### Task requirements
Below are some entries. Output each one exactly as it appears.

- Opening Delimiter -

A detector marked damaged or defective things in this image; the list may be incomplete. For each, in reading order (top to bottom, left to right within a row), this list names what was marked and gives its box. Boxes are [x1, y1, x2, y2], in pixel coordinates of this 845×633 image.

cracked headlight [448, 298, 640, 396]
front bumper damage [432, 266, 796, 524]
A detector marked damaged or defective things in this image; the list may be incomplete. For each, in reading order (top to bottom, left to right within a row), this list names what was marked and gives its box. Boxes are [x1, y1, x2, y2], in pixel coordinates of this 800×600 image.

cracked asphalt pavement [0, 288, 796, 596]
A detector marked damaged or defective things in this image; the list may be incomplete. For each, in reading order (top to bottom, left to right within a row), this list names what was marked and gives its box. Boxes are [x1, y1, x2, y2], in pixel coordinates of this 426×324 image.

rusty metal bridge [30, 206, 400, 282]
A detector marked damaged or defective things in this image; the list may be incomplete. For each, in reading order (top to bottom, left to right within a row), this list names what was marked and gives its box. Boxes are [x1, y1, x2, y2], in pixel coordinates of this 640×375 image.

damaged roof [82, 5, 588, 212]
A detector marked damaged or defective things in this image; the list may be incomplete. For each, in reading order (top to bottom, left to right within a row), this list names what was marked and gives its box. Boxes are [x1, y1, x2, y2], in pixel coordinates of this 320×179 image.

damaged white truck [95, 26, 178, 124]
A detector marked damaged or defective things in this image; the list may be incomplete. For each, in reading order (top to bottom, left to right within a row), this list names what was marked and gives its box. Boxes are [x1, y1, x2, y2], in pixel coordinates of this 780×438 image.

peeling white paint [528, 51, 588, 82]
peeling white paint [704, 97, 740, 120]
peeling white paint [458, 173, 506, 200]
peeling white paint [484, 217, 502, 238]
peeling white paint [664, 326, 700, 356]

- Closing Delimiter -

### Reply to the task
A detector marked damaged or defective things in this image; the list may be incomplete. For each, in reading order (top to bottom, left to right within a row), this list names what was marked and gives its box. Boxes are [x1, y1, x2, y2], in pixel coordinates of this 845×633 image.

cracked headlight [448, 298, 640, 396]
front bumper damage [432, 266, 796, 524]
A detector marked damaged or defective things in this image; the list may be incomplete. For each, in reading order (top to bottom, left to right within a row), this list names what was marked and gives its box. Boxes are [x1, y1, x2, y2], in pixel coordinates of this 800×600 image.

cracked asphalt pavement [0, 288, 796, 596]
A detector marked damaged or defective things in this image; the list may be incomplete. For each, in reading order (top to bottom, left to right within a row), this list names what was marked and gives its box. Boxes are [x1, y1, x2, y2], in pixel coordinates of this 426×324 image.

rusty metal bridge [30, 206, 400, 282]
A detector marked damaged or defective things in this image; the list may be incomplete. For each, in reading order (top to bottom, left to right within a row), this list names what was marked and gives its box. Boxes are [x1, y1, x2, y2], in pixel coordinates of this 640×375 image.

damaged roof [82, 5, 588, 212]
A detector marked damaged or defective things in this image; the list may be incomplete. For each, in reading order (top to bottom, left to right within a row), this list names what was marked and gives its box. Boxes are [x1, y1, x2, y2], in pixel coordinates of this 320×179 image.

damaged white truck [95, 26, 178, 124]
A detector marked damaged or defective things in this image; the list may be incomplete. For each, in reading order (top to bottom, left to right within a row), this list names what was marked and gives its box. Boxes are [x1, y1, x2, y2], in pixel coordinates of this 780×438 image.

peeling white paint [528, 51, 588, 82]
peeling white paint [704, 97, 740, 120]
peeling white paint [458, 173, 506, 200]
peeling white paint [484, 217, 502, 238]
peeling white paint [664, 326, 700, 356]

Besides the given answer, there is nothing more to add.